Il valore impetratorio delle preghiere dei defunti può essere comunicato a noi, per il fatto che la carità unisce tutti i membri del Regno, ovunque essi siano, e rende quindi sempre possibile il mutuo scambio di opere soprannaturali.
Se le anime del Purgatorio possono pregare per noi, ne deriva, come logica conseguenza, che noi possiamo rivolgerci a loro e invocarle.
Ecco quindi quali sono i rapporti tra Chiesa militante e sofferente, nell’anelito della Comunione dei Santi: i fedeli viventi suffragano le anime del Purgatorio con le loro opere buone, con le loro preghiere, con le loro elemosine e soprattutto con le indulgenze ed il Sacrificio Eucaristico; essi pagano, con il valoore soddisfattorio delle loro azioni, i debiti contratti con la giustizia divina da queste anime ormai salve; inoltre con la loro intercessione implorano da Dio misericordia per esse e, se possibile, un condono anche gratuito; dal canto loro le anime sofferenti, non potendo far altro, ricambiano i fedeli della terra con il loro patrocinio e le loro preghiere presso Dio, nell’attesa di concedere una ricompensa più generosa e abbondante, quando saranno nella visione di Dio.

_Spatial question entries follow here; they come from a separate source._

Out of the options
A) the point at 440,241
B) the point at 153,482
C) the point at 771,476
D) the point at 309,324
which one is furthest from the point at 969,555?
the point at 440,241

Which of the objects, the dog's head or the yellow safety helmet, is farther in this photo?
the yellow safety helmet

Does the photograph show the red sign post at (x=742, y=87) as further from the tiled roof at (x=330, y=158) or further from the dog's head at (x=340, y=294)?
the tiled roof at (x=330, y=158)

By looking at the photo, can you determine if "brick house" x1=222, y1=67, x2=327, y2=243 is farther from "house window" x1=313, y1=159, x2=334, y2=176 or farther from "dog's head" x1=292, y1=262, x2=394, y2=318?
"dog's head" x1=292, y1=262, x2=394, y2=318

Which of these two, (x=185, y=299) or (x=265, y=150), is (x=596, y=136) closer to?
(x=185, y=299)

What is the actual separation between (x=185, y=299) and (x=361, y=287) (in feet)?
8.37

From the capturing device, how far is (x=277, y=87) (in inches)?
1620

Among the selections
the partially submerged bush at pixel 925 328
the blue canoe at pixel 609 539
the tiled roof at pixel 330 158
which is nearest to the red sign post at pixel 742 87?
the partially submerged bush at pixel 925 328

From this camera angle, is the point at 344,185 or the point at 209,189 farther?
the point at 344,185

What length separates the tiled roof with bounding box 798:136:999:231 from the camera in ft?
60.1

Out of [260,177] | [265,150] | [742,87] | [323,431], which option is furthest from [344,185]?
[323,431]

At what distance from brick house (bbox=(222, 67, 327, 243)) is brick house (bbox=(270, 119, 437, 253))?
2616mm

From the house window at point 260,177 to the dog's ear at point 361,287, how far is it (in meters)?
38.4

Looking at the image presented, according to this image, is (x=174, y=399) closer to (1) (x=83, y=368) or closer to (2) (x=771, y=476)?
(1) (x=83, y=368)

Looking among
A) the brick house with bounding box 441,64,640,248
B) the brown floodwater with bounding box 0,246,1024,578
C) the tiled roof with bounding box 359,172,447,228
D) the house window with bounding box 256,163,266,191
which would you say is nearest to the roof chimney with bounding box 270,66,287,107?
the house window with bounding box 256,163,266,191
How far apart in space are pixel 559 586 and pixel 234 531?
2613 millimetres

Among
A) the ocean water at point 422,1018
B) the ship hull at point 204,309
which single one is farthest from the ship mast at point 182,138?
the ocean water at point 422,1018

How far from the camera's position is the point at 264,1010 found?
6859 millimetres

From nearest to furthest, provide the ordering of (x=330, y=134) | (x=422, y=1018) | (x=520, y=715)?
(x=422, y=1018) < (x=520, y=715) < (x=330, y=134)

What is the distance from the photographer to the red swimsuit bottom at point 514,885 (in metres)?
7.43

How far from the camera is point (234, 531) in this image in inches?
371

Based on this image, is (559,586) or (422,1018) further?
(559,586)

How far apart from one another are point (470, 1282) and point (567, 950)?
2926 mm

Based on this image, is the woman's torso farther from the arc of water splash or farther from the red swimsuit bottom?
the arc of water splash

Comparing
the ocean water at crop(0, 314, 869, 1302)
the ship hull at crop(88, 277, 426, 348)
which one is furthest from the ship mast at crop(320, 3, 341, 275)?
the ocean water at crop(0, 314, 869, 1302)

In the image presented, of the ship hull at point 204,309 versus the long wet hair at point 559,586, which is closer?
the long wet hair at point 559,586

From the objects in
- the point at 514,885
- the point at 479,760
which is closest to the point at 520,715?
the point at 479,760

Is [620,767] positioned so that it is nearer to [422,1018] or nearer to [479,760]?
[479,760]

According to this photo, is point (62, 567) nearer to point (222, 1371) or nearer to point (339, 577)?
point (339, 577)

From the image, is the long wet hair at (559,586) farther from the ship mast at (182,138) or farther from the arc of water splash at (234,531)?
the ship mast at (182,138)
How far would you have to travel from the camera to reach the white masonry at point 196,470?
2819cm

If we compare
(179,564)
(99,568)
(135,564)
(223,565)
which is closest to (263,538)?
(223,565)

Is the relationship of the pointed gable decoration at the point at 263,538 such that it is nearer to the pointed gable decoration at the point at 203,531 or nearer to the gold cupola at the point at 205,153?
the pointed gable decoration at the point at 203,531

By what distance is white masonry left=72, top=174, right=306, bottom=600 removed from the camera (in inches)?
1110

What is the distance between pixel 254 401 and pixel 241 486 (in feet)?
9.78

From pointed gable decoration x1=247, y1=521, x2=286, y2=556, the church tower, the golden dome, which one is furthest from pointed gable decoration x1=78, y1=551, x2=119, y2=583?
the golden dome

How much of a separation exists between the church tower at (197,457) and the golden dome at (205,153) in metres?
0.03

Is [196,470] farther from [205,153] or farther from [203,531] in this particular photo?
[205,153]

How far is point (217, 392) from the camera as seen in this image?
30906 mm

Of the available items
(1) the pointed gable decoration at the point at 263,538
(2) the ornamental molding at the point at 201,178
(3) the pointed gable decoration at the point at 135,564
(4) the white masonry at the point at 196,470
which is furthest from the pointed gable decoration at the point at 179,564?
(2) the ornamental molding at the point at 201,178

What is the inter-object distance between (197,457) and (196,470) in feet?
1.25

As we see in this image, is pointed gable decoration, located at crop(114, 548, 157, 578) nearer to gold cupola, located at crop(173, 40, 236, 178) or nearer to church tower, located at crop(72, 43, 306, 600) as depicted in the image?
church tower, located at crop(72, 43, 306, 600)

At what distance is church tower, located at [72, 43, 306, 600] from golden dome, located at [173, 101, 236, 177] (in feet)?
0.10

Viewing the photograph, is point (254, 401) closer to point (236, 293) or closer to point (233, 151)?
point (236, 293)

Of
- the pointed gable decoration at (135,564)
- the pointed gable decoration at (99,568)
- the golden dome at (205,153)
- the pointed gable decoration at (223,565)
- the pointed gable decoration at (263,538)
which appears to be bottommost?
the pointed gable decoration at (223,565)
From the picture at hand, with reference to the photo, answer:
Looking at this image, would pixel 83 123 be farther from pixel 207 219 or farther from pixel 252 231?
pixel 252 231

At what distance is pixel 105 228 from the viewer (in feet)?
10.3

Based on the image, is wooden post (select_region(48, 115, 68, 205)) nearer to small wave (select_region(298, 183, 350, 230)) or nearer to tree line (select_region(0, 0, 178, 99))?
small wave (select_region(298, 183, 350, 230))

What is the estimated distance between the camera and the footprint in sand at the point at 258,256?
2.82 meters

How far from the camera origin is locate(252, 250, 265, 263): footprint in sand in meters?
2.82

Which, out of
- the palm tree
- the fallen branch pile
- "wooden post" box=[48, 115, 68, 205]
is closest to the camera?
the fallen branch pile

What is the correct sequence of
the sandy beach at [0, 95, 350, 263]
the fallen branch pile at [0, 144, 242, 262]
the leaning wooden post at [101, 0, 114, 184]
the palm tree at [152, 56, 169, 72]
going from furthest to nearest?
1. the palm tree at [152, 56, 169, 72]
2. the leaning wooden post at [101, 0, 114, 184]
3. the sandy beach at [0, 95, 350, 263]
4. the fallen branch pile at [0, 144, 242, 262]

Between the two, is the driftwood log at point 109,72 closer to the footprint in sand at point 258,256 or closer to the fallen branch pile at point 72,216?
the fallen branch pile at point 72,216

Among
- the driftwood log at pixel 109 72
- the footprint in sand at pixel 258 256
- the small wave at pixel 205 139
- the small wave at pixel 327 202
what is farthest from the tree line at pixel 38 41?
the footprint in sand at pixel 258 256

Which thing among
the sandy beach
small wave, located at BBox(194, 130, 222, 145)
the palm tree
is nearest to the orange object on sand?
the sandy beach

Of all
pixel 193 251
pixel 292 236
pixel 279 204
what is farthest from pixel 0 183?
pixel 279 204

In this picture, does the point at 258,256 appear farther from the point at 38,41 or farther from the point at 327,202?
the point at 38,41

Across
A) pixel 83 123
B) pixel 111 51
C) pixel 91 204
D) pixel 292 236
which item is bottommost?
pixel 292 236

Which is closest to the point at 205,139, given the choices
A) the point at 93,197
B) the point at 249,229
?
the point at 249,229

Nella luce della Comunione dei Santi, il Regno del dolore che purifica, diviene così il Regno dell’Amore che redime. La Chiesa militante ha perciò una missione che supera il tempo e si proietta fin sulle soglie dell’eternità: essa deve concorrere mediante il suffragio a completare l’opera della salvezza delle anime. Solo quando il Cristo totale regnerà nella beatitudine eterna del Padre, la missione della Chiesa si trasformerà e si sublimerà: non sarà più soltanto la collaboratrice di Cristo, ma diventerà, a pieni titoli, la sposa immacolata dell’Agnello.